Agudah spokesman Rabbi Avi Shafran
I’m glad to see that Agudah has joined the internet age. There is a video online (available for viewing below) promoting their next banquet. Except that they haven’t really joined the internet age. One may recall that at last year’s banquet one of their speakers excoriated all forms of internet participation.

Agudah’s official policy is that they do not have a website or any internet presence. There are those among Agudah members and sympathizers who have suggested that they do need an internet presence in our day since that is where the majority of the Jewish people (including their own members) get their news and information. The Agudah should be there for them. And counter much of the negativity written against it.

Back in pre-internet days, Agudah did have a presence in the media that made their voices heard - the Jewish Observer. One can quibble about how literate it was. But no one can deny that they were able to get their message out to more than a few people even outside of their own circle.

But  that was then. Times have changed and so has the method of mass communication. The internet is now what magazines were then. Agudah has, however, deemed the internet to be so evil that they have refused to have a presences on it. But they do allow others to do ‘their dirty work’ for them.

I’m sure that’s the case with this video promoting their convention. I am pretty sure that this video was produced independently and has no official connection to... or approval from Agudah. Except that it does have at least tacit approval since I have not heard them demand that it be removed. My guess is that they are very pleased with it.

But how can they be consistent with what they said about it at their last banquet and be pleased with an internet ad promoting their convention at the same time? Is this what the speeches were all about last year? No internet! (wink wink)? One may recall Rabbi Dovid Zweibel referencing his Blackberry at the convention to read something relevant to his speech – and apologizing for using it.

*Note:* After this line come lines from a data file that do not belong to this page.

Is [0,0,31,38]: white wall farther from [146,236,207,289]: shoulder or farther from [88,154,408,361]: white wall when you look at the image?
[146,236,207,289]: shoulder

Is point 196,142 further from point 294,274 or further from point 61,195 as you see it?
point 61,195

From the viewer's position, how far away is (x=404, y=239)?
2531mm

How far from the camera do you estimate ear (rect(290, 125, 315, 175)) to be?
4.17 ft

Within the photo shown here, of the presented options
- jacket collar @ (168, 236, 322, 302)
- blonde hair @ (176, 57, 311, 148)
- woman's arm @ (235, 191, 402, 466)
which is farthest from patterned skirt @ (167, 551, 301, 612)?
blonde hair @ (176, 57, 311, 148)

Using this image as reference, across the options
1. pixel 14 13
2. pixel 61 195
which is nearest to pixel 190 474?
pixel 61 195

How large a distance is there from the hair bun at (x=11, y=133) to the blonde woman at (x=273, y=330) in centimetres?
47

This attitude is so absurd that it belies any logic. It is like someone trying to have his cake and eating it too.

One will recall the internet Assifa a couple of years ago. Rabbi Ephraim Waxman’s introduction to Rav Wosner included an admonition that when the Gadol HaDor speaks to masses and Paskins about an issue, the public is then bound by it. Anyone that does not adhere to that Psak - loses their portion in the world to come. 

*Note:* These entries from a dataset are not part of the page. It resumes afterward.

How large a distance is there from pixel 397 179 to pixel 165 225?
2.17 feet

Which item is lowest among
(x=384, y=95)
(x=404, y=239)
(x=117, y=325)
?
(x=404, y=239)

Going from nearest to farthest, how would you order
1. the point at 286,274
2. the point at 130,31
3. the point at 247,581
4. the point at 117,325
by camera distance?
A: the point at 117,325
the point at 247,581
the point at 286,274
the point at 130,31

Rav Wosner then followed with a blanket condemnation of any internet use. He later clarified that he meant only private use in the home and not for use in business. But even then -  always with a filter. So strongly did RavWosner feel about this condemnation that he declared anyone who violated this edict would not be allowed to register their children in any of the religious schools.

And yet here we have a very slick video production advertising the Agudah convention with no protest from Agudah. If their flock is not supposed to look at anything on the internet that is not work related -  and never at home - how will they ever see this video?

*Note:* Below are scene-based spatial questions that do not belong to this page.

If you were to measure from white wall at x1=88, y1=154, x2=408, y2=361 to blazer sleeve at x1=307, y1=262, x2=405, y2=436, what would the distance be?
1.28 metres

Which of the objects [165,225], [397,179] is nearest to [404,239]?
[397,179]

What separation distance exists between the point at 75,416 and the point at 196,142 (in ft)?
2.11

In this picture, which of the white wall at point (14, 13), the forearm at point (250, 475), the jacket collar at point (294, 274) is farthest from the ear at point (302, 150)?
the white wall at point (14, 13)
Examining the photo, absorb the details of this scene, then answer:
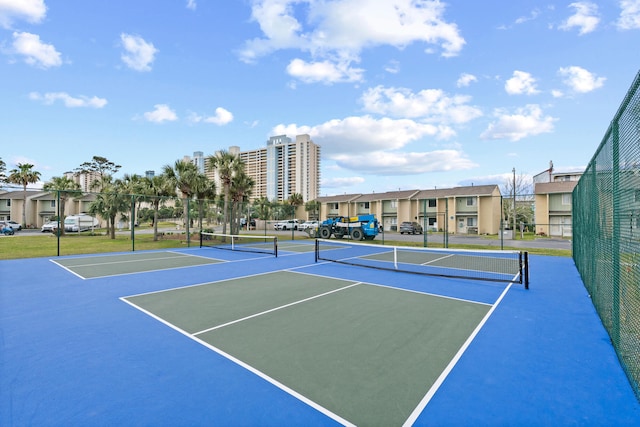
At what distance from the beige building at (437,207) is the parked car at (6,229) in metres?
31.3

The obvious answer is that in essence the Agudah realizes that internet use is pervasive and is taking advantage of it with ‘plausible deniability’. They realize that people are online today for all kinds of reasons only some of which are work related. Even their own executive director is on it. I would be willing to bet that Rabbi Zweibel’s Blackberry is not filtered.

There are several issues in play here. One is the fact that Agudah must realize that the internet is quite useful and they are going to utilize it. But in my view it is therefore contradictory for them to say that they do not approve of it.

Another issue is the fact that edicts of great rabbis are being ignored in the extreme. How many mainstream Charedim are on the internet? I‘m sure the answer to that is the vast majority of them. Some will claim that they use it only for work. I’m sure there are a few like those. I would not however be surprised if the vast majority use it for all kinds of things that have absolutely nothing to do with work. Like reading my blog …or Gil’s blog…or Matzav …or YWN (…or even FaliedMessiah when no one is looking).

Does this mean that the dangers of the internet are no longer there… or that we are better able to control ourselves and avoid problematic sites? I doubt it. I’m sure there are more porn sites now than ever before.

And there are Kefira sites that promote heretical ideas. These are particularly problematic. I have been told that a lot of even Charedi Jews who access these sites become closet Korfrim (atheists) who have become so because they have chanced upon these sites.

This cannot be countered with bans.  It ought to instead be countered with education. That should begin at the earliest educational level so as to know how to deal with these sites which will inevitably be accessed. I think the Agudah knows the problem. But I am not convinced that they think a ban is not at least one way to counter it.

I have disagreed with the ban and all the anti internet rhetoric we hear at Agudah conventions like the one last year and will most likely hear this year. We will hear more of the same or worse – with more scare tactics about how big the problem is. But as I have constantly said – and continue to say - the only real way to counter the negative influences is with education and good parenting.

It would do Agudah well to abandon its policy of avoiding a presence on the internet; rethink its method of dealing with it; and change its attitude from one of vilification to one of honest appraisal of both the good and the bad. The internet is not synonymous with evil. They ought to stop implying that it is… and become a presence on it. Only good will result.